Rubalcaba's uncertain challenge
Candidate seeks to boost Socialist Party morale with measures in defense of the welfare state
During the conference held on the weekend, the Socialist candidate in the upcoming general elections, Alfredo Pérez Rubalcaba, attempted to raise his party's morale. Whether or not he managed to do this, the conference could hardly provide solutions to the weaknesses that darken the Socialists' future. The preparation of their electoral slates is bringing internal divisions to the surface, as well incongruities concerning principles such as that of gender parity on management boards, the aim now being to make these obligatory not only in the public sphere but in the private one as well.
Meanwhile, the Socialist program under construction now features a series of initiatives mentioned one by one since Rubalcaba's candidacy was proclaimed, which smacks of the improvisation felt to be so typical of the government he formerly belonged to. Prime Minister Zapatero's chosen model for succession leaves little room for maneuver by which a candidate, be it Rubalcaba or any other, could project a positive image by election day in November. As a mere prime-ministerial aspirant, with no institutional responsibilities until the official start of the campaign, Rubalcaba was obliged to enhance the visibility of his moves to ensure a sufficient public presence.
The downside of this strategy is that the novelty soon wears off, while to prolong it artificially produces an effect of saturation. The political conference, then, has been more a conclave aimed at encouraging Socialist Party members, than an event with a significant external projection.
The platform on which Rubalcaba will stand come November 20 offers certain novelties, such as the unblocking of electoral slates (so that preference can be expressed for individual candidacies) and gender parity, which have nothing to do with overcoming the crisis. Some of the anti-crisis measures endorsed by the conference are uncertain — such as the pact on employment — or hard to implement. Such is the case of the proposed duty hikes on tobacco and alcohol to support public health budgets, or that of the suppression of government delegations at the provincial level to maintain spending on education. Such initiatives reveal the candidate's wish to preserve the essential services of the welfare state, which is positive. The negative side is their piecemeal, arbitrary air.
Whatever happens in the elections, the influence of this conference will certainly be limited.

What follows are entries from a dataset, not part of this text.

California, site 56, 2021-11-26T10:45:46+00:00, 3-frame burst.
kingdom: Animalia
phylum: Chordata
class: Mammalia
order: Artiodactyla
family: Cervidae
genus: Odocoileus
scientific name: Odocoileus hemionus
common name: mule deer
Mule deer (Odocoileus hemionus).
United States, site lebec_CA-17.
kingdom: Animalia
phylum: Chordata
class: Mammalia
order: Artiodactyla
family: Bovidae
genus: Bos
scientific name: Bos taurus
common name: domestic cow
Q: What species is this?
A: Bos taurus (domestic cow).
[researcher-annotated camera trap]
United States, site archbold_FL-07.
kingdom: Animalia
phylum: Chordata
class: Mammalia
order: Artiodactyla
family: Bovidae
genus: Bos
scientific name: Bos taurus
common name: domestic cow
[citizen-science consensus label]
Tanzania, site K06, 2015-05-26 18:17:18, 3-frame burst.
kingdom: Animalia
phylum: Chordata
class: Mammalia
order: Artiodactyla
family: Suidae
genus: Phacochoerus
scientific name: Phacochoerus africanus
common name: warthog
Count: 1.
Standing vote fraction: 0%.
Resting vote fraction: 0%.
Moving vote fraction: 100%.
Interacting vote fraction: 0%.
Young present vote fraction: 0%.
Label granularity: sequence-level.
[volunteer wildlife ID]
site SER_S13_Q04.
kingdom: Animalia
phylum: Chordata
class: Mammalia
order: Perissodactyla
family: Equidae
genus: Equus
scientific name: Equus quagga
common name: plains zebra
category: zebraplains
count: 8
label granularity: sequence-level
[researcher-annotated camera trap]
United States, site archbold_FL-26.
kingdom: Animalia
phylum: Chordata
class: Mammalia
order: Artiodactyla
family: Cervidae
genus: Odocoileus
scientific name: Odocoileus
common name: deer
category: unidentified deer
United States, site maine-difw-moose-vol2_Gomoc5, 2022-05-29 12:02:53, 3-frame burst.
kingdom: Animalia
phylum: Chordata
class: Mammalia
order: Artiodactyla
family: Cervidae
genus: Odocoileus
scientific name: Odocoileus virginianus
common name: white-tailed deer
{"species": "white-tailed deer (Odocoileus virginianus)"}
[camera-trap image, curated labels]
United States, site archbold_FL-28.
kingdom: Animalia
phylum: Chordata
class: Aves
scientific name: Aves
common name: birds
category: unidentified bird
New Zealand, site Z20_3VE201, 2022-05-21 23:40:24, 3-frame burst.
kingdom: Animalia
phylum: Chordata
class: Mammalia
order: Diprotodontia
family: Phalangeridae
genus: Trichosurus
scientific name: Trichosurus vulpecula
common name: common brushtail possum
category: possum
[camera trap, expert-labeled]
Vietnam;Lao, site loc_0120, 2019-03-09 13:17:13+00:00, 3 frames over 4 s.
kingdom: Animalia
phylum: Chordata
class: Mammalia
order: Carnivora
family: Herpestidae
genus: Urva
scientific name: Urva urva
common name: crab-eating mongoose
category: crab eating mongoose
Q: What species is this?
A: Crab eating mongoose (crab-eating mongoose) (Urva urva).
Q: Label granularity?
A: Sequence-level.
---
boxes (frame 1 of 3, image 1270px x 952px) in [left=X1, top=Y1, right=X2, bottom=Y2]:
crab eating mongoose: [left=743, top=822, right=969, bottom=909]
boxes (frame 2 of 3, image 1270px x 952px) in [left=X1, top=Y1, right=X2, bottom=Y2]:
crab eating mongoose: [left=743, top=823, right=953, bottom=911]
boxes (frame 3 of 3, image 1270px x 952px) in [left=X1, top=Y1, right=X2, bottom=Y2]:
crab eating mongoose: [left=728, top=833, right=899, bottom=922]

The Socialist Party's situation is the result of political errors committed while in power, and also of decisions such as that of not having accepted political responsibility for the party's severe defeat in the local and regional elections in May, preferring an unsatisfactorily truncated process of primaries to a proper party conference, and the unnecessary prolongation of the legislature. To reverse this situation is a titanic task, regardless of who is at the head of it. The last hope for the Socialists lies in the campaign, particularly if there are debates between the two main candidates.